5.VOLKSWAGEN – Ohio’s Supreme Court on Tuesday cleared the way for the state’s attorney general to move forward with a lawsuit against Volkswagen AG over its “Dieselgate” scandal and manipulation of emissions-control systems.
The court ruled 6-1 that the federal Clean Air Act did not pre-empt state law-based claims that Ohio Attorney General Dave Yost is pursuing, or prohibit state oversight after a vehicle or engine is sold.
“This is a major decision that will ensure that Volkswagen can be held accountable,” Yost said in a statement.
VW promised an appeal to the U.S. Supreme Court, saying the decision could create “regulatory chaos” and inhibit the U.S. Environmental Protection Agency’s ability to regulate emissions by giving state and local governments overlapping authority.
The German automaker has agreed to pay more than $25 billion in the United States for claims from owners, environmental regulators, states and dealers, and offered to buy back about 500,000 polluting U.S. vehicles.

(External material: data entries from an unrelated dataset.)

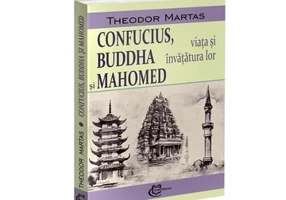 Confucius, Buddha si Mahomed. Viata si invatatura lor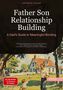 Artemis Saage - English: Father Son Relationship Building: A Dad's Guide to Meaningful Bonding, Buch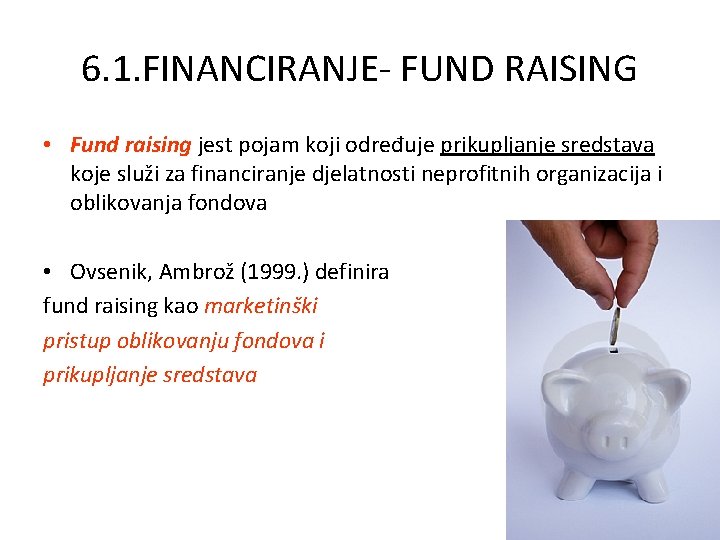 6. 1. FINANCIRANJE- FUND RAISING • Fund raising jest pojam koji određuje prikupljanje sredstava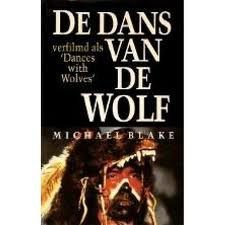 Michael Blake De dans van de wolf - 1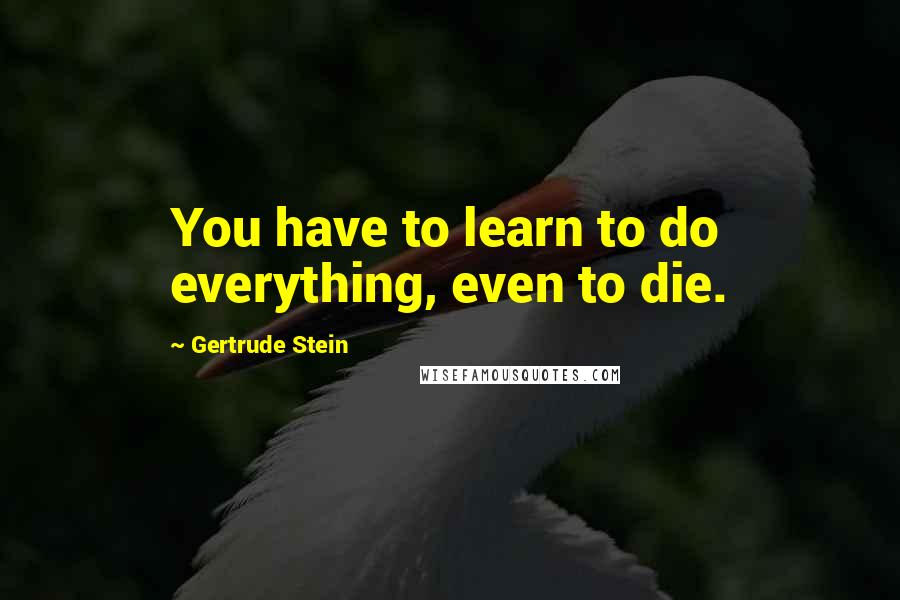 Gertrude Stein Quotes: You have to learn to do everything, even to die.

VW admitted in 2015 to having secretly used illegal software to evade emissions rules, and pleaded guilty in 2017 to conspiracy and obstruction of justice.
Ohio sued in 2016, accusing VW of conducting deceptive recalls and updates of diesel vehicles that were sold or leased in the state.
A trial judge said federal law pre-empted Ohio’s claims, but a mid-level appeals court revived the state’s case, prompting VW to appeal.
In upholding the appeals court ruling, Justice Patrick Fischer said federal law did not pre-empt or conflict with Ohio’s claims that VW violated the state’s Air Pollution Control Act through the post-sale tampering with vehicles’ emissions-control systems.
That, he said, made VW’s fear it could be punished for following Ohio law “unfounded.”
“There is no conflict between the relevant federal and state statutes or any obstacle to Congress’s objectives,” Fischer wrote.
Justice Michael Donnelly dissented, and said the case could theoretically result in a more than $1 trillion judgment.